Ağaçlar, bu dökme işlemiyle yaprak sapının tabanında oluşan yeni bir hücre tabakasıyla yapraklara su ve besin taşıyan damarları yavaşça kapatır. Su ve besin artık yaprağa gidip gelmez; bu da yaprağın ölmesine, sap kısmının zayıflamasına ve sonunda zarif bir şekilde yere düşmesine neden olur.

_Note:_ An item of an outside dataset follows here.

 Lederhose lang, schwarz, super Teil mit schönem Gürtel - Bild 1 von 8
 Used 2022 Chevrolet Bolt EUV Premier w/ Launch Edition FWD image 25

Yapraklar düşer düşmesine ama ağacın dalları ve gövdesi korunur. Eğer ağaçlar yapraklarını dökmeselerdi, bu yumuşak bitki örtüsü kış aylarında donarak ağaca zarar verir ve şüphesiz onu öldürürdü.
Düşen yapraklara ne olur?
Doğa, geri dönüşüm konusunda da hiç şüphesiz çok maharetli. Dökülen yapraklar konusunda da bu maharetini hemen devreye sokar.
Yere düşen yaprak bir süre sonra parçalanmaya başlar. Bu parçalar zamanla orman tabanında çiy ve yağmur suyunu emen süngerimsi bir katman oluşturur. Bu katman da ağaçlar ve bitkiler için sürekli bir besin ve su kaynağı görevi görür. Bir sonraki bahar mevsiminde yaşamın ve bitki sağlığının gelişmesine yardımcı olur.
Yaprakların dökülmesinin ağaçları kış boyunca koruduğunu söylemiştik. Bununla beraber bu ölü yaprak tabakası olmadığında da ağaçların hayatta kalması pek mümkün görünmüyor. Bu doğal döngü, sağlıklı ve sürdürülebilir bir şekilde her yıl kendini tekrar ediyor.